しかし、これが結核菌の戦略です。マクロファージは発見した細菌をファゴソームの中に閉じ込め、酸で溶かす働きがあります。これに対し結核菌は自身の被膜を進化させることで、酸に対して完全な抵抗性を持つようになりました。
そして結核菌は逆にマクロファージを捕獲し、自身の宿主となるように改造します。
その後、結核菌は人間に病気をもたらすほかの微生物の60分の1というかなり遅いスピードで増殖。このスピードにより免疫システムに発見されることなく結核菌は体内で徐々に増加することになります
結核菌に感染したからといって、すぐに症状が現れるわけではありません。しかし、体内の免疫システムが結核菌の感染を抑えられなくなると、肉芽腫が破裂し、肺にマクロファージの死骸と元気な結核菌が広がります。
その結果、体内の免疫システムはパニックに陥り、感染部位を攻撃。
結核菌などを一掃しようとして攻撃した結果、肺炎や呼吸困難、吐血、高熱などの症状が現れます。
結核の症状は医療機関で治療を受けたとしても数週間から数カ月程度持続するほか、治療が不十分な場合、数カ月〜数十年単位で徐々に体をむしばんでいきます。
致命的なダメージを受けた結核患者は最終的に肺機能が破壊され、死亡に至ります。実際に、2023年だけで全世界で130万人が結核によって死亡したとのこと。
結核の恐ろしい点はその感染力です。2020年に新型コロナウイルス感染症(COVID-19)のパンデミックを引き起こした新型コロナウイルスでは、1人の患者が感染させる人数はおよそ2〜3人と言われている一方、結核患者は1年間で5〜15人に感染させるそうです。

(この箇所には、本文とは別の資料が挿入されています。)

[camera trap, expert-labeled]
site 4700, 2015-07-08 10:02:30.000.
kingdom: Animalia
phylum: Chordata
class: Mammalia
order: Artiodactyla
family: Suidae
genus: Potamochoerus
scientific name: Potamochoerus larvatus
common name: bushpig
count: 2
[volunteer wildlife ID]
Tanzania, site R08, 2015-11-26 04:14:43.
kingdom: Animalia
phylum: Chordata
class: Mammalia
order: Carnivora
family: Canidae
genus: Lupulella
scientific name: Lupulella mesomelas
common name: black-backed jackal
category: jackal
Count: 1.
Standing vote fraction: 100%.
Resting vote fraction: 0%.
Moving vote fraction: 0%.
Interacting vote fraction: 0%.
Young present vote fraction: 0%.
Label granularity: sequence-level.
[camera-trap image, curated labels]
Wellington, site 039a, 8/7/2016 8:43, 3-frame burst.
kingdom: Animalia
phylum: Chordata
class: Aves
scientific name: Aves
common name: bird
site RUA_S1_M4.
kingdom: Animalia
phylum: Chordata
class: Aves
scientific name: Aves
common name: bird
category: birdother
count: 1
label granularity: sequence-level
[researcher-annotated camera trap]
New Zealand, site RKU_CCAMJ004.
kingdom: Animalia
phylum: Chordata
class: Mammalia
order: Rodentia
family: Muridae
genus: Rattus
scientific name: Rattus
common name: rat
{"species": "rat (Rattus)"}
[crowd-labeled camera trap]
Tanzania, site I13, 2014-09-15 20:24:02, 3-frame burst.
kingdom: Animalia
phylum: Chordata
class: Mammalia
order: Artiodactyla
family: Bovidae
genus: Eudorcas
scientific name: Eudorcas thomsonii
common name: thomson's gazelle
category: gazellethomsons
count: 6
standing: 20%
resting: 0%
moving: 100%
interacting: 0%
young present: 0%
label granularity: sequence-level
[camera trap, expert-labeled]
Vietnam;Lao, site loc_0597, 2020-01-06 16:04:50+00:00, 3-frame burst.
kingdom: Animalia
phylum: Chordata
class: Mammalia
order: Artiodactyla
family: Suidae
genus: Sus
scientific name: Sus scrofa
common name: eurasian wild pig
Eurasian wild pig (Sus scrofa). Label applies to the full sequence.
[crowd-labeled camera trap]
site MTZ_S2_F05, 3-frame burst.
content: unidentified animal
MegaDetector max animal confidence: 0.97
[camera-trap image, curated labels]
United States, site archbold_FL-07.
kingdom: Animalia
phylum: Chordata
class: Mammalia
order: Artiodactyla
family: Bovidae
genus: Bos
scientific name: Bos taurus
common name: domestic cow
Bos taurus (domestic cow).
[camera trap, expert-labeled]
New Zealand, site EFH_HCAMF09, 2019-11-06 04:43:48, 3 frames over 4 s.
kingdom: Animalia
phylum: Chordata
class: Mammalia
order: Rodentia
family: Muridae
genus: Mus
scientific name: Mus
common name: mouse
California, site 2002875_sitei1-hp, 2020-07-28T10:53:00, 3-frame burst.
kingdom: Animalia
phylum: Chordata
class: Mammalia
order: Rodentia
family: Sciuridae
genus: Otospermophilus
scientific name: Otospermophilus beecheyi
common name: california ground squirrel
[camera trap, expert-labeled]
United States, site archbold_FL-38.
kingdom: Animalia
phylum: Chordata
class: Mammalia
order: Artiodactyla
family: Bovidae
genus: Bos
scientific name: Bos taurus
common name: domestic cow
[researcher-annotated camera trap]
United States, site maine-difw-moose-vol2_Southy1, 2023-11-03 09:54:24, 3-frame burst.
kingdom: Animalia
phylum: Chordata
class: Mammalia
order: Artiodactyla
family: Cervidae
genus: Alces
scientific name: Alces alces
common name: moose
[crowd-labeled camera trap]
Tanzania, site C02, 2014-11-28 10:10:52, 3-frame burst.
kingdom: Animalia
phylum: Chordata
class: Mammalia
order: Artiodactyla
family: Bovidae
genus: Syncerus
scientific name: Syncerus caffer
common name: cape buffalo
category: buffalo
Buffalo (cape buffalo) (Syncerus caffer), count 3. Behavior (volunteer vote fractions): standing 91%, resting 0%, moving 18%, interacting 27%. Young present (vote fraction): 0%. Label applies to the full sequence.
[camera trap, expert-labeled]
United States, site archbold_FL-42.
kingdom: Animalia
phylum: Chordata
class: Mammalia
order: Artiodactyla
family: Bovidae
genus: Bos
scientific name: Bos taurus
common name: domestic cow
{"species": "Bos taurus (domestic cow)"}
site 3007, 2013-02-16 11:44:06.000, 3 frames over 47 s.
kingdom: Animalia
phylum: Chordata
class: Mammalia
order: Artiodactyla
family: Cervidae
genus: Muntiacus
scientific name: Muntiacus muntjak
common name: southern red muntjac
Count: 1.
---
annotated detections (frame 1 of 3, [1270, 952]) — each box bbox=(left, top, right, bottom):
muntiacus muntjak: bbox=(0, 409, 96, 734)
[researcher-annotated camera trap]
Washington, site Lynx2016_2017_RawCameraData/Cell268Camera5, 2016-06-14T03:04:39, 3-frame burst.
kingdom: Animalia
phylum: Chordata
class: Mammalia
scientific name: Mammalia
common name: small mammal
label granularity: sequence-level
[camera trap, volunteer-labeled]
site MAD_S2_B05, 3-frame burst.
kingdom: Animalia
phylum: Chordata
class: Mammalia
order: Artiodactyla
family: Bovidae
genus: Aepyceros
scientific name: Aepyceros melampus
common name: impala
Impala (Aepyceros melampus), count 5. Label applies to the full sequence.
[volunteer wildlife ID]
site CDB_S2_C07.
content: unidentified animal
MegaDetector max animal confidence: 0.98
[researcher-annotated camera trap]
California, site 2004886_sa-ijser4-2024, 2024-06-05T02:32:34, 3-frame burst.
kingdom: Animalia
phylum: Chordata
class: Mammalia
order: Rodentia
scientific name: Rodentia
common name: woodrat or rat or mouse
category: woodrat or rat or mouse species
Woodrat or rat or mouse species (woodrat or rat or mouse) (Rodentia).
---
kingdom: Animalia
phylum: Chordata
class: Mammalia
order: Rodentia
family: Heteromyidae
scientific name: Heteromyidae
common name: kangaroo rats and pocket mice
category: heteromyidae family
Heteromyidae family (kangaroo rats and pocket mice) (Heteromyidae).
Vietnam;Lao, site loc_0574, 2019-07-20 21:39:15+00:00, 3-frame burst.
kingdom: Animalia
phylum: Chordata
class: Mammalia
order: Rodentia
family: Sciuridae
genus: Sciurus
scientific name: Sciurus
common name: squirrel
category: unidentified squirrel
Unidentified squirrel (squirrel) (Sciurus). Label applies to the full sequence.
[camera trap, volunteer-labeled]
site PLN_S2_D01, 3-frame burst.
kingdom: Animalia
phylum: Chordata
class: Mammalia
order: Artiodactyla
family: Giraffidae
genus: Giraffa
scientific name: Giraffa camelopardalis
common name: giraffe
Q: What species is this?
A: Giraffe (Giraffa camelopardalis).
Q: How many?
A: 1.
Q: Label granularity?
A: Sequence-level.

その多くが咳やくしゃみによる飛沫(ひまつ)感染と考えられています。
結核の感染は混雑した場所や換気の悪い住宅や職場で広がることが多く、産業革命の時代には、劣悪な都市環境によって結核が大規模に広がりました。
現代では、4カ月にわたって4種類の抗生物質を服用することで結核を完治させることが可能です。
これらの治療薬は1940年から1965年の間に開発されましたが、全世界での治療薬の流通を成し遂げることはできませんでした。現代でも、全結核患者のうち3分の2がインドや中国、インドネシア、パキスタンなどの国に住んでいるとのこと。
さらに、結核は気候変動と同様に、ゆっくりと進行する問題であるため、積極的に闘うことなく無視され続けてきました。その結果、近年では結核菌は抗生物質への耐性を持つようになりました。
にもかかわらず、1965年以降、結核に対する新薬はほとんど開発されていません。
Kurzgesagtは「結核について多くの人々に知ってもらい、関心を持ってもらうことで結核を地球上から根絶できるはずです」と主張しています。